The warmth had spread. She told herself it was the alcohol. She’d better be careful driving home.
PART TWO
8
Great rivers may begin with a tiny trickle, but the creation of an avalanche does not occur in the same way, where one snowflake adheres to another and the growing mass slowly coalesces until it simply begins to fall over itself. No, an avalanche just happens - all at once the side of a mountain gives way, coming loose with explosive force, unstoppable and indiscriminate, rearranging the landscape of everything in the path of its inanimate will.
By two A.M. on Thursday morning, less than eight hours after Graham Russo’s release from jail, the momentum of the avalanche had pushed every other issue in San Francisco off the political map. By that hour the early-morning edition of the San Francisco Chronicle was coming off the press with the banner headline: ‘Mercy Killing Debate Rips City, State Offices.’ The long story merely scratched at the surface of the many fronts on which the battle had erupted simultaneously.

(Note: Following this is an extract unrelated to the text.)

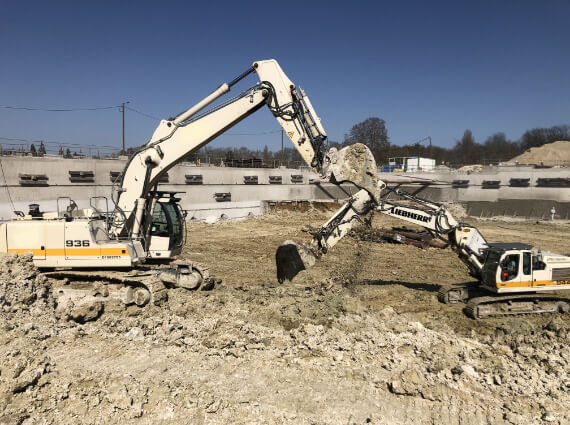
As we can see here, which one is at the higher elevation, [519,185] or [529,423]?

The mayor supported the district attorney. San Francisco had always been in the forefront of social awareness. Sharron Pratt had done the right thing. People shouldn’t be forced to live in unrelenting pain. Where was the quality in a life like that? If a person chose to take his or her own life to end their suffering, they had the right to do so, and the people who helped them were not murderers. They were heroes.
Dan Rigby, the city’s chief of police, was outraged. This was the latest and most serious example of the DA’s utter disdain for the police who kept the city safe. His officers had acted correctly in arresting a homicide suspect. There was no evidence that the death of Sal Russo had been anything but a murder in the course of a robbery.
But even if it had been an assisted suicide, ‘The DA is elected to enforce the laws, not make them. I shudder to wonder what other kinds of homicides Ms Pratt is going to decide are not crimes.’
Dean Powell, the state attorney general, was studying the case, refusing to disclose, or foreclose, any of his options. Art Drysdale, formerly of the DA’s office (and fired by Pratt) and now with the state attorney general, would only comment that ‘as a matter of law it’s unambiguous that we have jurisdictional responsibility. We’re not going to let murders go unpunished in San Francisco.’
The Board of Supervisors called an emergency session for late in the evening, and declared by a 9 to 2 majority that San Francisco should be a ‘right-to-die’ haven – the country needed a humanitarian city that would become a mecca for the terminally ill and hopelessly suffering.
The Catholics and the Protestants wasted no time squaring off. Archbishop James Flaherty reiterated the stand of the Catholic Church on any form of euthanasia. God took His children when it was His time. Jesus himself had suffered horribly, Flaherty said, and that he had allowed himself to do so was meant clearly to serve as an example to all of humanity: suffering was part of life. It had a purpose. It ennobled and strengthened the spirit, especially when offered up to the glory of God.